**Input for this task**
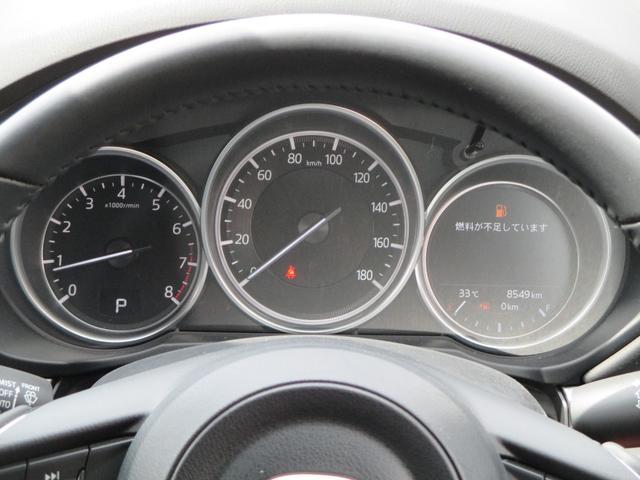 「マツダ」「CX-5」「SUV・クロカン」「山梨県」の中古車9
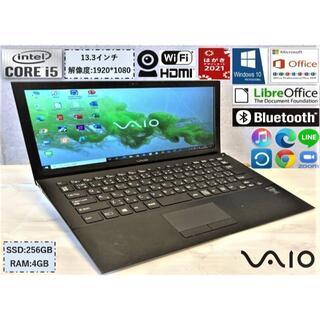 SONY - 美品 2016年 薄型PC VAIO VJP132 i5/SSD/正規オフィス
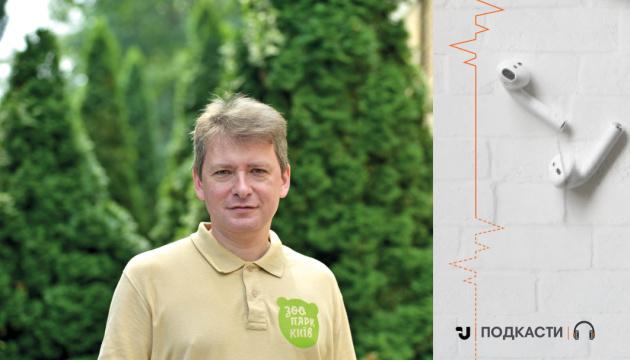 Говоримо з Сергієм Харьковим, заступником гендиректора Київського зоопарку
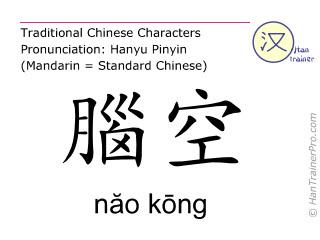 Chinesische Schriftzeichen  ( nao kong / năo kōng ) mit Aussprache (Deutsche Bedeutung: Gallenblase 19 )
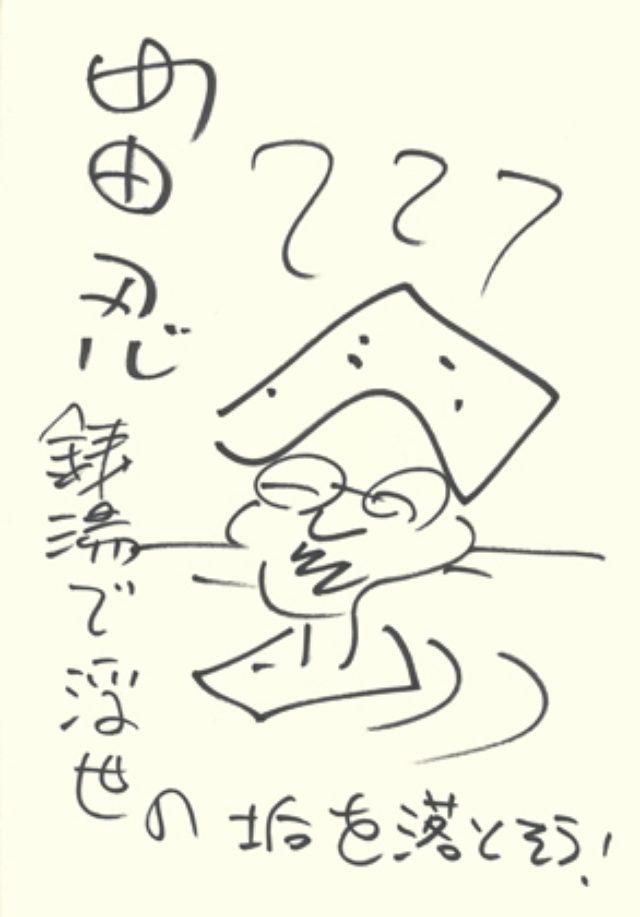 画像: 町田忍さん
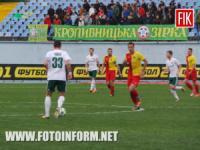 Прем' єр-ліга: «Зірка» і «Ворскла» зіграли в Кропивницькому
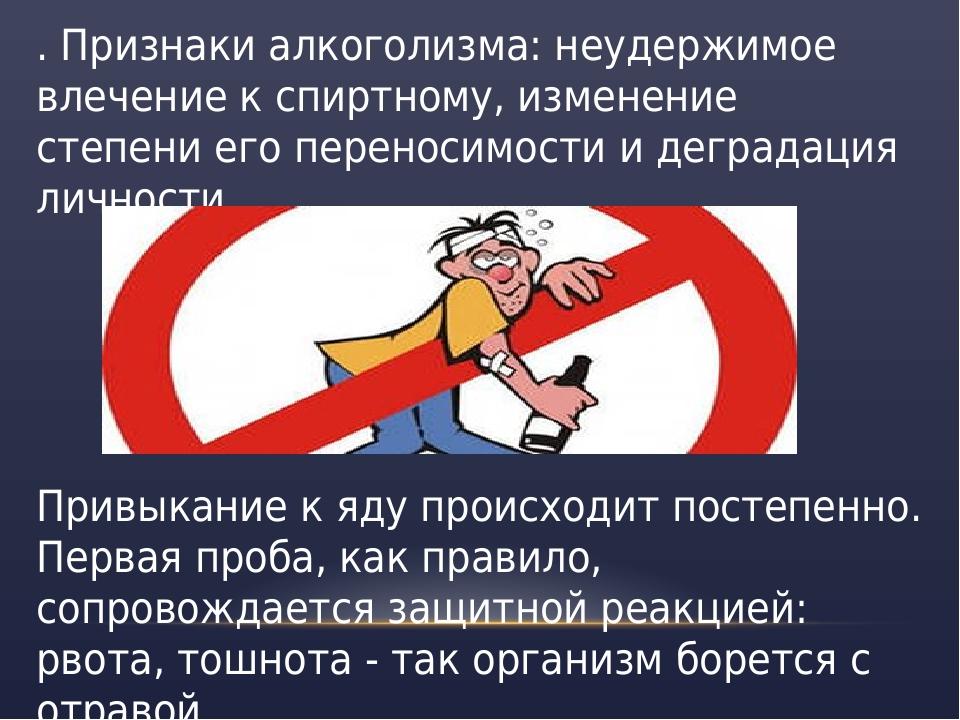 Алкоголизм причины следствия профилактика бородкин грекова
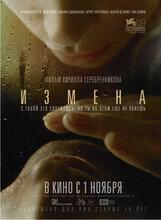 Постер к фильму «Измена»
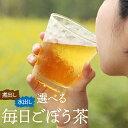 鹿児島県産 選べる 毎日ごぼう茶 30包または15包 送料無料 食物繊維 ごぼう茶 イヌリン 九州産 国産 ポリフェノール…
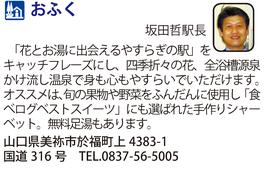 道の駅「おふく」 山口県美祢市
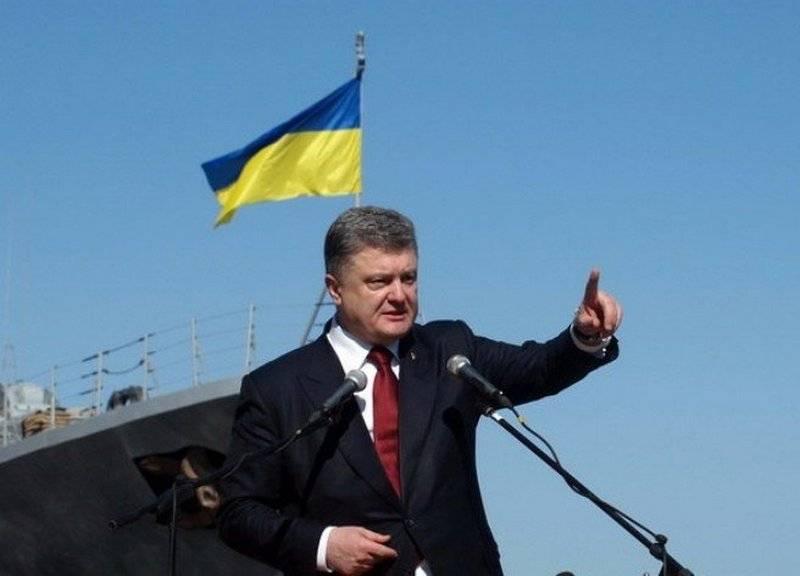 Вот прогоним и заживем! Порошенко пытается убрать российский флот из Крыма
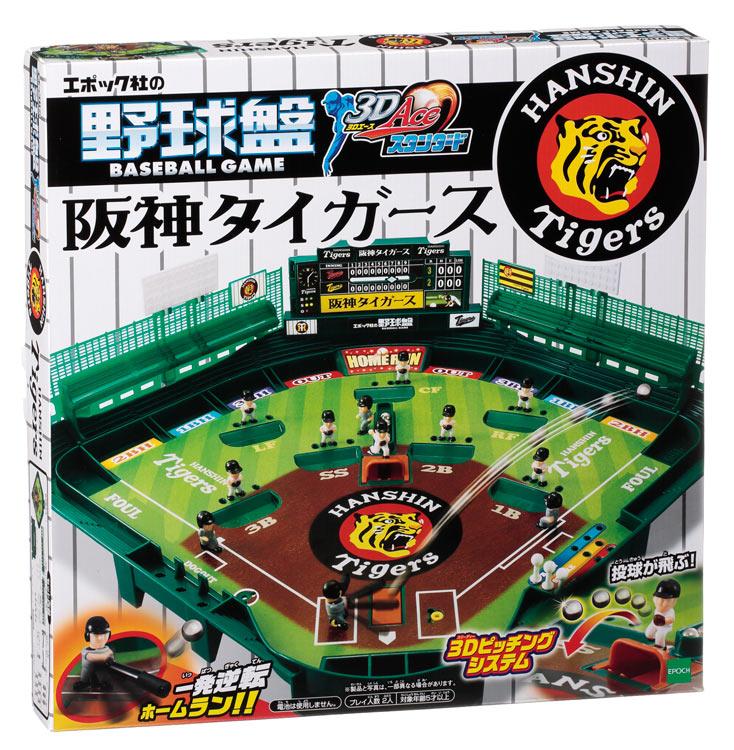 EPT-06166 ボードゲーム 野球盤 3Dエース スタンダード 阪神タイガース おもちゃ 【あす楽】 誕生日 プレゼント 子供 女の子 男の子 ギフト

**Problem to solve**
What is wanted is a word-for-word restatement of the entries, without their images.

**Answer box**
 「マツダ」「CX-5」「SUV・クロカン」「山梨県」の中古車9
 SONY - 美品 2016年 薄型PC VAIO VJP132 i5/SSD/正規オフィス
 Говоримо з Сергієм Харьковим, заступником гендиректора Київського зоопарку
 Chinesische Schriftzeichen  ( nao kong / năo kōng ) mit Aussprache (Deutsche Bedeutung: Gallenblase 19 )
 画像: 町田忍さん
 Прем' єр-ліга: «Зірка» і «Ворскла» зіграли в Кропивницькому
 Алкоголизм причины следствия профилактика бородкин грекова
 Постер к фильму «Измена»
 鹿児島県産 選べる 毎日ごぼう茶 30包または15包 送料無料 食物繊維 ごぼう茶 イヌリン 九州産 国産 ポリフェノール…
 道の駅「おふく」 山口県美祢市
 Вот прогоним и заживем! Порошенко пытается убрать российский флот из Крыма
 EPT-06166 ボードゲーム 野球盤 3Dエース スタンダード 阪神タイガース おもちゃ 【あす楽】 誕生日 プレゼント 子供 女の子 男の子 ギフト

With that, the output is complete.